» **AUFGABENBESCHREIBUNG**:
Schreiben Sie den Konzertbericht über Triggerfinger in Karlsruhe vollständig und Zeichen für Zeichen unverändert nieder.

» **VORLIEGENDER TEXT**:
Triggerfinger (foto: diego franssens)

Live: Triggerfinger in Karlsruhe

Triggerfinger sind dieses Jahr bei europäischen Festivals allgegenwärtig. Kürzlich spielten sie in London als Vorgruppe der Rolling Stones und bewiesen dabei, dass man mit dem richtigen Gespür für gute Melodien und einer erstklassigen Live-Performance nicht nur auf immer größeren Bühnen, sondern auch in einem Wörterbuch landen kann. Wir haben die Band in Karlsruhe bei „Das Fest“ gesehen.

» **DATENAUSZUG**:

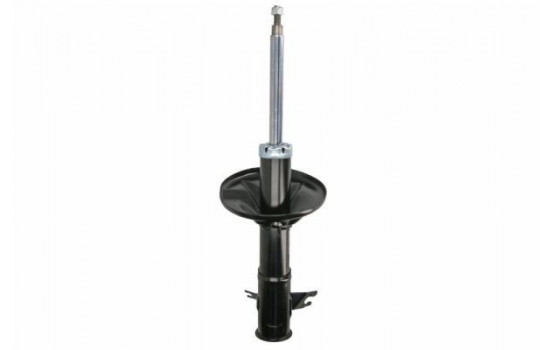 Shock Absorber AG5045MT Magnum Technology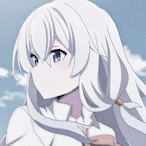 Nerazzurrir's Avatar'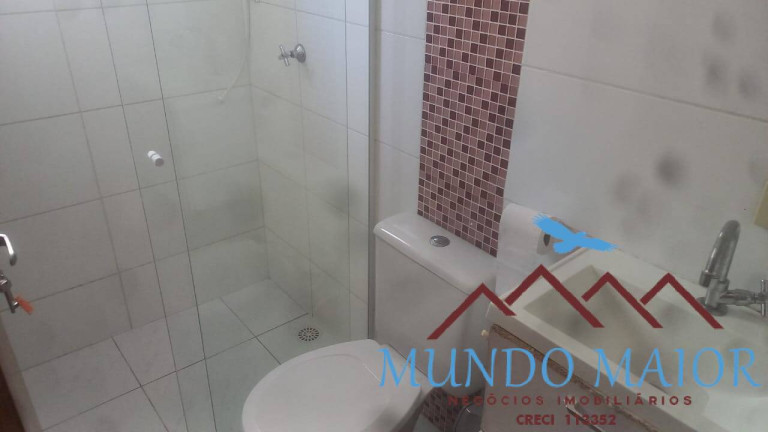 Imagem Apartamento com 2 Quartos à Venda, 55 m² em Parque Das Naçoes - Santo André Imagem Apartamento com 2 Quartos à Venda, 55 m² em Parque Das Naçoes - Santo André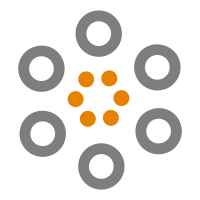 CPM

» **ANTWORT**:
Triggerfinger (foto: diego franssens)

Live: Triggerfinger in Karlsruhe

Triggerfinger sind dieses Jahr bei europäischen Festivals allgegenwärtig. Kürzlich spielten sie in London als Vorgruppe der Rolling Stones und bewiesen dabei, dass man mit dem richtigen Gespür für gute Melodien und einer erstklassigen Live-Performance nicht nur auf immer größeren Bühnen, sondern auch in einem Wörterbuch landen kann. Wir haben die Band in Karlsruhe bei „Das Fest“ gesehen.